Я послушно развернулся, взгляд скользнул к окну, там все еще было темно.
— Почему ты уходишь так рано‘? — спросил, напряженно прислушиваясь к собственным ощущениям. И снова не почувствовал боли. Совсем. Похоже, нимфа, приютившая меня, и правда могла бы стать очень хорошей медсестрой.
— Не одному вам плохо, — ответила Алиса, собирая и выкидывая шприц с ампулой.
— Гоша нуждается во мне не меньше, если не больше. И, в отличии от вас, ему я искренне сочувствую.
Я хмыкнул:
— Честно? Это отлично. Терпеть не могу жалость. Только все равно понять не могу, зачем тебе это.
Она пожала плечами, подхватила сумочку и ответила, уже покидая комнату: — Это вы могли бы легко бросить того, кто нуждается в помощи. Поэтому и не понимаете. И не пытайтесь понять, не засоряйте свою голову. Суп в холодильнике, сегодня вы на самообслуживании, Данила Сергеевич.
Она ушла, лишая меня возможности оправдаться или поблагодарить. Потому что не хотела от меня ни того, ни другого. Да и у меня подходящих слов не нашлось бы.
К такому положению вещей я не привык, и об этом тоже стоило подумать…
После ухода Алисы я остался один в старом доме, который едва слышно поскрипывал в такт порывам ветра за стенами. В печке трещал огонь, неторопливо пожирая дрова, а по комнате расходился едва ощутимый сосновый аромат от сваленных у печи поленьев.
Атмосфера такая, словно я попал в машину времени и перенесся на несколько десятилетий назад. Во время, где нет интернета, дорогих телефонов, а люди топятся дровами и думают не только о деньгах.

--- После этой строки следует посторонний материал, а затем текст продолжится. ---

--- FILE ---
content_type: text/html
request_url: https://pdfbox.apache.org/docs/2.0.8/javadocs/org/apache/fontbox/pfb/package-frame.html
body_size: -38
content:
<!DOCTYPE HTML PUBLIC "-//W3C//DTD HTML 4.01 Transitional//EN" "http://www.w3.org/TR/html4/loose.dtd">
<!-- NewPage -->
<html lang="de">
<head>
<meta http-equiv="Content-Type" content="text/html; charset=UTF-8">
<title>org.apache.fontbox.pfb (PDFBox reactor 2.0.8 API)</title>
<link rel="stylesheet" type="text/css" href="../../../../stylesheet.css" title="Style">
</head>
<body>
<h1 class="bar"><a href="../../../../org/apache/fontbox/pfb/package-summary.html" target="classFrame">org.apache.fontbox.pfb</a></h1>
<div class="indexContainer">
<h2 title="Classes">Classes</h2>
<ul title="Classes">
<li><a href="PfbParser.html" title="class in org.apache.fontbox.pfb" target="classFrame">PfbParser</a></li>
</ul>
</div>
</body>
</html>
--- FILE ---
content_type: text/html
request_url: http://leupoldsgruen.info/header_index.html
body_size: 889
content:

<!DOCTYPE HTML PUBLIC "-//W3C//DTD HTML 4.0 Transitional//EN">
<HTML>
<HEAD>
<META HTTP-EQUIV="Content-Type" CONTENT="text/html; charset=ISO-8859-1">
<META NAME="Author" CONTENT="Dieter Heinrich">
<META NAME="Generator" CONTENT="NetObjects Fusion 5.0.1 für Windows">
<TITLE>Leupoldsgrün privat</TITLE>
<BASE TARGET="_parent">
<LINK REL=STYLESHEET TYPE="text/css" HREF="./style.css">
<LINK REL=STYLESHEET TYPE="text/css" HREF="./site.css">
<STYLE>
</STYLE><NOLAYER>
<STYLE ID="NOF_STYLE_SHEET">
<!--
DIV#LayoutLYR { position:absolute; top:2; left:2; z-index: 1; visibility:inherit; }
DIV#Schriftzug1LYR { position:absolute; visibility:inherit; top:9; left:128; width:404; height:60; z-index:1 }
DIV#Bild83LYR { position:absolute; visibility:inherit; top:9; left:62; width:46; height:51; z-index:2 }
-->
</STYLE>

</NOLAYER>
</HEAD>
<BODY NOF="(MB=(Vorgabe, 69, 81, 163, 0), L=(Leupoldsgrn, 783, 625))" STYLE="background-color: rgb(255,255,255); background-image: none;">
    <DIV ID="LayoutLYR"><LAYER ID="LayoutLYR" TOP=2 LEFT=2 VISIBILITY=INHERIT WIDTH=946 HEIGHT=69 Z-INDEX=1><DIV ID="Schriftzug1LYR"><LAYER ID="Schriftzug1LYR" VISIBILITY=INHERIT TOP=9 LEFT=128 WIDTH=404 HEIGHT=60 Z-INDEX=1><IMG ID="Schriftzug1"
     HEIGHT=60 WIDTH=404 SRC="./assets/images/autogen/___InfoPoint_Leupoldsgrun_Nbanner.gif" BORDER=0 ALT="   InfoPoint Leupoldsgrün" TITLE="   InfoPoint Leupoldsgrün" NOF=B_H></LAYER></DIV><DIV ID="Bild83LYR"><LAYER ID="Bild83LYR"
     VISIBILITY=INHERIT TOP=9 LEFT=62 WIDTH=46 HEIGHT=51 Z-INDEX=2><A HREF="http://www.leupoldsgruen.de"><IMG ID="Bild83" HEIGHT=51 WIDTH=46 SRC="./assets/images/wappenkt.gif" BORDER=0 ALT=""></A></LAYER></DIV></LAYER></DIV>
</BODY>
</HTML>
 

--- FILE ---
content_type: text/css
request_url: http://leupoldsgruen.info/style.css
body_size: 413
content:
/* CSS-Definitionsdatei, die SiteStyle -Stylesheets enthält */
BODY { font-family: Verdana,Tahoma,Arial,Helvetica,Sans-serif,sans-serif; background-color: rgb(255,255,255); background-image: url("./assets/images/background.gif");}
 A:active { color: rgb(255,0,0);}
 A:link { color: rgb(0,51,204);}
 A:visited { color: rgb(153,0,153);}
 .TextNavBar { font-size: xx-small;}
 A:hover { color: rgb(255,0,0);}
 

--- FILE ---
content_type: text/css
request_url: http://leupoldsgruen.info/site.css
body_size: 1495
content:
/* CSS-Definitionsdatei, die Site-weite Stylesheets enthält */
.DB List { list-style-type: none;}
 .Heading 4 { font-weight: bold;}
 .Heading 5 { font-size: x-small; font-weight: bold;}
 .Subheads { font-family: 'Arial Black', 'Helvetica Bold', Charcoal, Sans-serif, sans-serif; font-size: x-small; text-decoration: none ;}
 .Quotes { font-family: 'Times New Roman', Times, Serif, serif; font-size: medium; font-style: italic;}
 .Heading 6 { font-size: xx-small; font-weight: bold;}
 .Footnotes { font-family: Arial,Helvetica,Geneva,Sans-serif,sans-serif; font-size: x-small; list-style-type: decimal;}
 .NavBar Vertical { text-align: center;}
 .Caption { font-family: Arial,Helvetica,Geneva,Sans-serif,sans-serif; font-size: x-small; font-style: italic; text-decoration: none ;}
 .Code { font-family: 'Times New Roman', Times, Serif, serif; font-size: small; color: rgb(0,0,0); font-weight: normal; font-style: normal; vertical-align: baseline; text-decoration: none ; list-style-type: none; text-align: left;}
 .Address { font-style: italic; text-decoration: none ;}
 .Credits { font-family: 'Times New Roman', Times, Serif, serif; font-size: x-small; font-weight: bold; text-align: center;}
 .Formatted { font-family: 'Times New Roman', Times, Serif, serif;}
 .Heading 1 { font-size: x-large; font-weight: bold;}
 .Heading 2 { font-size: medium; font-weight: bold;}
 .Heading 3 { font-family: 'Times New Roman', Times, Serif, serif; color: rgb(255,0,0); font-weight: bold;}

Эти мысли неторопливо плыли по затуманенной голове.
Пока ел, напряженно размышлял о том, как же быть дальше. Мне, конечно, рекомендовали сидеть в этом городе, но подписку о невыезде подмахнуть не заставляли, стало быть, с точки зрения закона ничто не мешает скататься за деньгами.
Вариант я видел всего один: продать машину. Потому накинул уже высохшее пальто и, как можно более плотно завязав шарф на шее, вышел из дома.
Взгляд невольно остановился на местной достопримечательности, оставившей неизгладимый след в моей душе. Не далее как вчера я получил бесценный опыт под названием “прогулка в деревенский сортир”. Нет, мне, как больному, было щедро предложено ведро, но вообразив процесс утилизации, я едва ли не позеленел и решительно заявил, что в состоянии дойти до туалета.
Не знал, о чем говорил!
Я искренне считал, что уборная находится в доме, потому удивился, когда мне вручили уже знакомый тулуп, дали фонарь и благославительным пинком отправили во двор, выдав напутствие в стиле “мимо сарая и налево”. Еще никогда походы налево не были для меня такими экстремальными!
Вчера вечером тут царила непроглядная мгла, которую с трудом разгоняли тусклая лампа над крыльцом и луч в моей руке. Кружил снег: щипал за щеки мороз и отправляться к заветной будочке морозить “свое все” отчаянно не хотелось.
Как сейчас помню:
— Вот же… — едва слышно матерился я, ковыляя по тропинке между сугробами. От слабости мотыляло в разные стороны, но я понимал, что не желаю умирать самой дебильной смертью в мире. Ночью, в мороз, по пути к туалету.